In "Ganesh Versus the Third Reich," a play-within-a-play, a group of actors put on a show about an Indian diety's attempt to reclaim the swastika symbol from Hitler's Germany. Conceived by Australia's Back to Back Theater Company, the play is made up largely of disabled performers delivering scene-stealing deadpan humor. The Guardian named it one of the best performances of 2012, adding, "It was often very funny -- bubbling with joyful absurdity -- but the humour prickled at your conscience." Unfortunately, the play I saw wasn't as good as advertised. On one hand, the scenes where cast members rehearse the Ganesh play is both hilarious and moving. However, the director character's self-conscious proclamation claiming the audience has come to see a "freak show," soon dampened the mood. This made the audience appropriately uncomfortable, and seems increasingly out of place as the play continued to take on a moralistic tone.

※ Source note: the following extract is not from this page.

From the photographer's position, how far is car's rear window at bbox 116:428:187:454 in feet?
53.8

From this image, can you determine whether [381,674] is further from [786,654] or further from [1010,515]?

My favorite show of the festival was the complicated and brilliant "Zero Cost House," a collaboration by the Japanese director Toshiki Okada and Philadelphia's Pig Iron Theater Company. Like "Ganesh," the play is meta-theatrical. It tells the story of Okada's life, following him from his youth all the way to middle-age, introducing one of his early experimental plays along the way. Okada laughs along with us at the awful play's staging -- which features characters all dressed as rabbits -- and his youthful innocence overall. With all of this happening at once, it is impressive when the actors seamlessly switch from stage persona to biographical character, especially since everyone in Okada's cast is an American playing a Japanese person who doesn't speak English. The layers and cross-continental translations that weave through this arrangement allow for witty scenes, both comical and meaningful. It is impossible not to admire how the collaborators were able to pull it off.

Maybe the show had been fine-tuned for New York or maybe I was prepared for the 110 minutes without intermission, but I was not hampered by the slow speed of the play. Instead, I thought the director's work brought up important themes in art, particularly when the character of Okada is shown speaking to Henry David Thoreau. The Washington Post admires the play's ability "to pry open those provocative ideas about philosophy, politics and shelter." For me, Zero Cost House not only addressed these artistic paradoxes, but performed them well.

The festival runs Jan. 9 - 22 with additional performances of "Life and Times" until Feb. 2.